The year was 1941 and Stanley Graham was a forty- year old farmer living at Koiterangi, near Hokitika. He was a skilled bushman and excellent marksman, but was known to have a bad temper. Mrs Graham was supportive of her husband, although she had been a barmaid in Rakaia and was never really accepted into the community. 'The wives ganged up on her. She didn't get invited to the morning tea parties and things like that'. All was reasonably well until Graham's cowshed was condemned as insanitary by a local dairy factory inspector. One of his cows died and he thought it had been poisoned. Graham and his wife suspected that his neighbours were plotting against him, possibly to try and force them off their land.

In response to Graham threatening one or two neighbours while being armed with a rifle, the local constable arrived at his farmhouse supported by Sergeant Billy Cooper (born and bred in Waikaia) and two constables from Hokitika. The initial meeting with Graham was cordial but soon after they left a neighbour reported that he was seen with a gun. The policemen returned and in what could be summarised as their attempts to take Graham's rifle from him all were shot. Two died on the spot, most unusually from a single bullet. A third died soon after, and the fourth a few days later. A field instructor from the Canterbury Education Board, George Ridley, went to investigate, while being covered by an armed neighbour. Ridley eventually made a nervous move towards Graham and was shot, subsequently dying of his wounds over a year later.

Graham fled into the bush and remained at large for twelve days. This was despite the enlistment of around one hundred policemen, some brought down from Auckland, plus about fifty soldiers and close to fifty locals, some being Home Guardsmen for the period of the War.

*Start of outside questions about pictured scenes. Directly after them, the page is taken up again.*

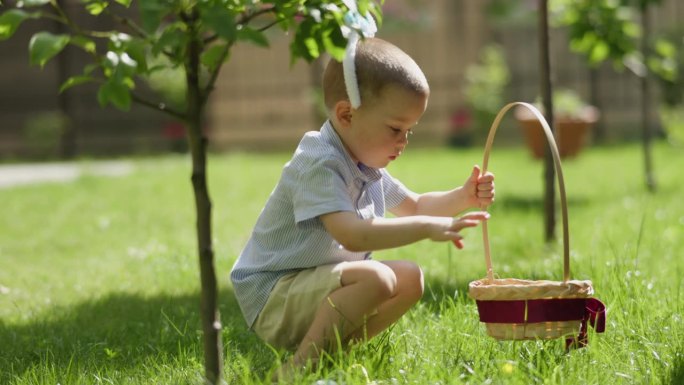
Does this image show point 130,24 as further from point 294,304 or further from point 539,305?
point 539,305

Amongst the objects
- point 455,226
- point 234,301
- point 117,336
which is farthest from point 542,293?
point 234,301

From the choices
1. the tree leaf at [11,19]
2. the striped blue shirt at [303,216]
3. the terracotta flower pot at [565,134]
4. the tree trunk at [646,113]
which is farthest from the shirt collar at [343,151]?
the terracotta flower pot at [565,134]

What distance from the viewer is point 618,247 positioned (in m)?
4.55

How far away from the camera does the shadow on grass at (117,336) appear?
2914 mm

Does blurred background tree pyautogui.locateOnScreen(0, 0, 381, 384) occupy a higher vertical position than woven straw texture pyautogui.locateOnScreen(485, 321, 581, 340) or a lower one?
higher

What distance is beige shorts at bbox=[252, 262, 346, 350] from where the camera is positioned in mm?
2586

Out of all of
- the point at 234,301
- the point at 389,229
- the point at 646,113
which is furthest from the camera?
the point at 646,113

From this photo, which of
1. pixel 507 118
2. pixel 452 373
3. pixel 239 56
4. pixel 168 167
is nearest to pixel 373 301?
pixel 452 373

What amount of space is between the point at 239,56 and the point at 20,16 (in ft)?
46.9

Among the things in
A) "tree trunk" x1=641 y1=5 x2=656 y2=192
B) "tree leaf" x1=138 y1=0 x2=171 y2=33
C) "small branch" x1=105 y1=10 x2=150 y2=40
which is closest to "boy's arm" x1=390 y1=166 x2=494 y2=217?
Answer: "small branch" x1=105 y1=10 x2=150 y2=40

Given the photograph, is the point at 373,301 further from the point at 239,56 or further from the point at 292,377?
the point at 239,56

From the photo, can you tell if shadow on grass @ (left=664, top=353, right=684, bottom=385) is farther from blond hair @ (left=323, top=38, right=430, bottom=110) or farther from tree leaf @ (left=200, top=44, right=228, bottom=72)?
tree leaf @ (left=200, top=44, right=228, bottom=72)

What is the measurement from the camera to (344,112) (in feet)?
8.73

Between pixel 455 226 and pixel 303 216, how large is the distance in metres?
0.42
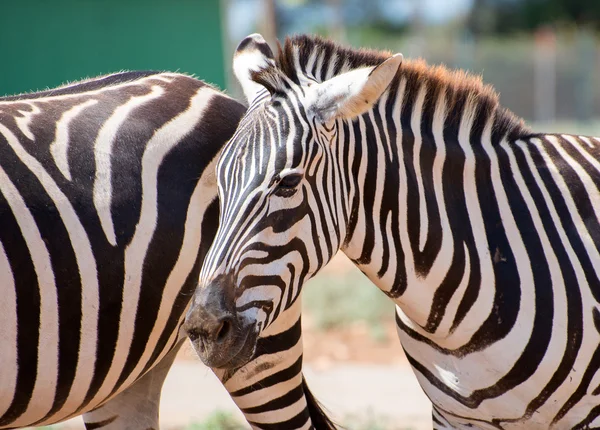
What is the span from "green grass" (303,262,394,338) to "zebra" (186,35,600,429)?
15.0 ft

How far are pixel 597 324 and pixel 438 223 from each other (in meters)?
0.69

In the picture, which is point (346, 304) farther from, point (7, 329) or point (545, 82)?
point (545, 82)

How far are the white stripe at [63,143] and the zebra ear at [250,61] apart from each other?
2.18 ft

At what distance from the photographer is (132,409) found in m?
3.51

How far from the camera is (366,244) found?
2.86m

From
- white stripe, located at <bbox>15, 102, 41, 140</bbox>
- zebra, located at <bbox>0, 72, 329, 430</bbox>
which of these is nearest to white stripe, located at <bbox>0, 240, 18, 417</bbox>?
zebra, located at <bbox>0, 72, 329, 430</bbox>

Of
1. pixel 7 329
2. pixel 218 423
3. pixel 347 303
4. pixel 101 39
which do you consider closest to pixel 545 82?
pixel 101 39

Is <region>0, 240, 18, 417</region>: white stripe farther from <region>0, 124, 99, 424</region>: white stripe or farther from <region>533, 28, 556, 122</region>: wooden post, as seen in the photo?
<region>533, 28, 556, 122</region>: wooden post

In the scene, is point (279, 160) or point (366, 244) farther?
point (366, 244)

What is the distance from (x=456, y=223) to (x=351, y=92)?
0.69 m

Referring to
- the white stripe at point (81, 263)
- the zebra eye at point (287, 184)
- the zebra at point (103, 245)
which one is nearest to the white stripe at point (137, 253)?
the zebra at point (103, 245)

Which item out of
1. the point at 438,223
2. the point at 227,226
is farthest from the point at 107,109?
the point at 438,223

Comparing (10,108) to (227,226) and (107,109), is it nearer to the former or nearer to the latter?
(107,109)

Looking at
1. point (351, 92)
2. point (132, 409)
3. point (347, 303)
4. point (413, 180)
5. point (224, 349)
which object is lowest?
point (347, 303)
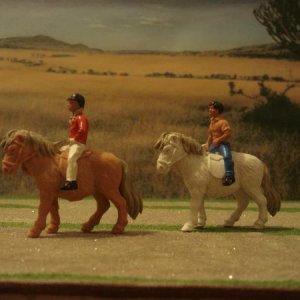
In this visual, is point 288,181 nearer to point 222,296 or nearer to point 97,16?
point 97,16

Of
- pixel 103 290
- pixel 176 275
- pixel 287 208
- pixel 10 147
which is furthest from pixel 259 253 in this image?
pixel 287 208

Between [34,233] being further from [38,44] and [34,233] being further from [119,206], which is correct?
[38,44]

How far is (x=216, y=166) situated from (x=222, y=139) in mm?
223

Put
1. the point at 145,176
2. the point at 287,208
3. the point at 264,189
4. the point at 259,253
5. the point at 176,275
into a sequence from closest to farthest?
the point at 176,275 → the point at 259,253 → the point at 264,189 → the point at 287,208 → the point at 145,176

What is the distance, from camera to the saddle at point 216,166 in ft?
18.0

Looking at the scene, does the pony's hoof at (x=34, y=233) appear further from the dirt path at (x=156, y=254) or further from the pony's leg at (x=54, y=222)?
the pony's leg at (x=54, y=222)

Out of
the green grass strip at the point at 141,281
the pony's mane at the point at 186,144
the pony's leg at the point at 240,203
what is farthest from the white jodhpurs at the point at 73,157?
the pony's leg at the point at 240,203

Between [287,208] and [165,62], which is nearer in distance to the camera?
[287,208]

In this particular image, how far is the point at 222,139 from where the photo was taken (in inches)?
215

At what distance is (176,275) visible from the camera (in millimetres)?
3957

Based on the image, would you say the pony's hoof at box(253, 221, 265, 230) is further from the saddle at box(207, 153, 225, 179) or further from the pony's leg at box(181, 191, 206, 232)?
the saddle at box(207, 153, 225, 179)

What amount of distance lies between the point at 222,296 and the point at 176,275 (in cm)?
40

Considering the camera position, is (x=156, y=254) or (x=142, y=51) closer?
(x=156, y=254)

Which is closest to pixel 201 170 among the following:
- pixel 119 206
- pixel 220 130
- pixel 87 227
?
pixel 220 130
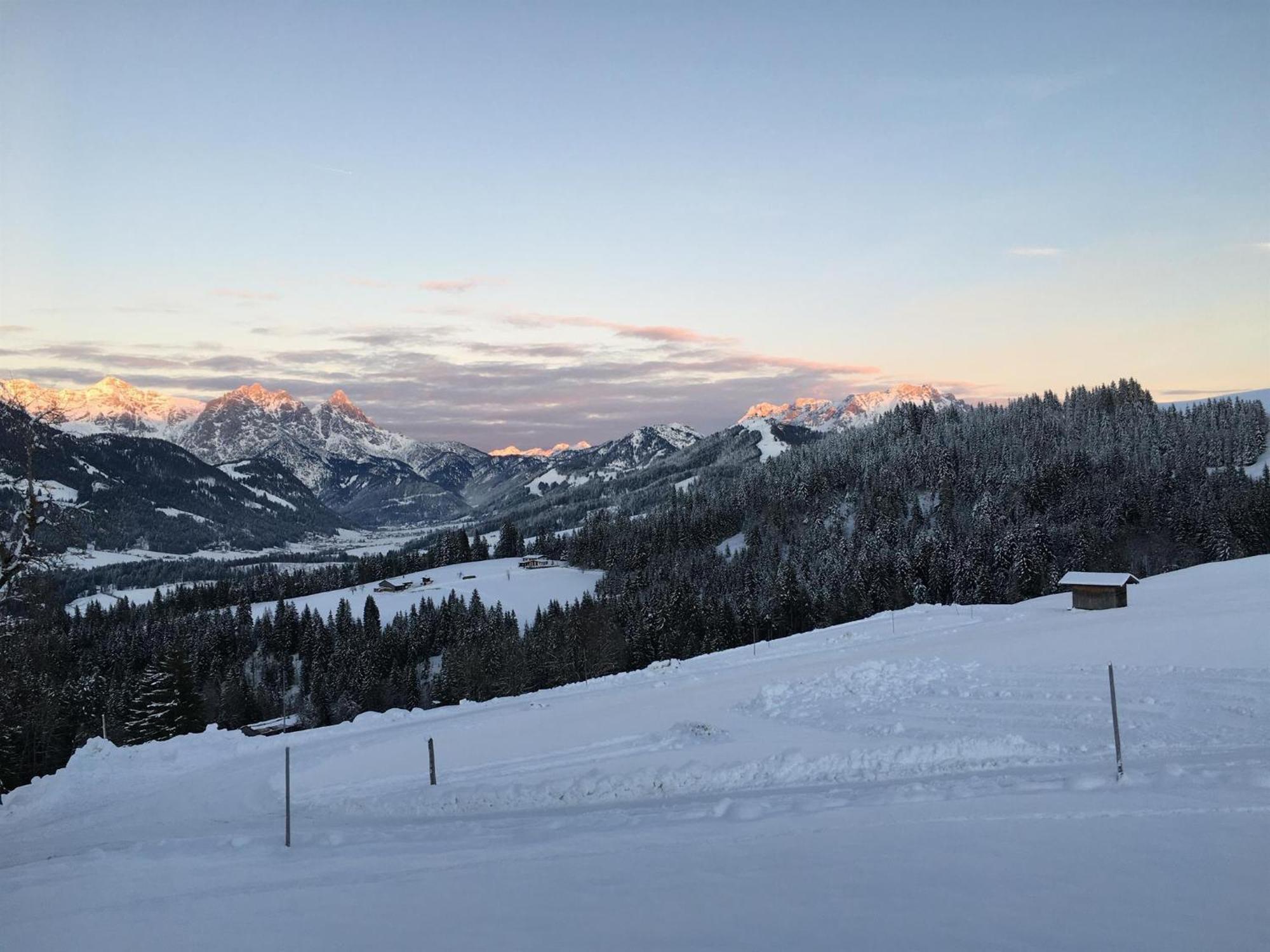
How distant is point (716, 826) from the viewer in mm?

Graham made two night time shadowy attempts to return to his farmhouse but was spotted on both occasions. Shots were exchanged, and Graham killed two of the locals, but on the second occasion he received a wound in his shoulder, but still escaped.

Eventually he was sighted and shot at relatively close range. While injured on the ground he said, 'You've got me, I've paid in full'. Stanley Graham died the following day to be eventually recorded as killing seven men. Until the Aramoana murders in 1990, Graham had the dubious distinction of committing the most murders in New Zealand's history.

The first showing of the Stanley Graham series was at the Carnegie Gallery, in the Carnegie Centre, Dunedin, in August 1987. It was a joint exhibition with Bing Dawe and Barry Cleavin, with nine or ten of Moffitt's works on show. None of his paintings sold, but unbeknown to anyone associated with the exhibition, the daughter of George Ridley, the Education Board field instructor shot by Graham, turned up at the preview: I'd gone outside for a cigarette and Grahame Sydney [the artist] came rushing out and said, 'Oh my God, there's all sorts of things happening in there. This woman screaming and yelling. We asked her if she'd like to meet you, and the next thing she went past at about 300 mph and disappeared into the night'. I never heard of her since. But she apparently was highly upset at being confronted by a couple of paintings of her father being shot. It was a bit insensitive I suppose, but I didn't know she was going to be there.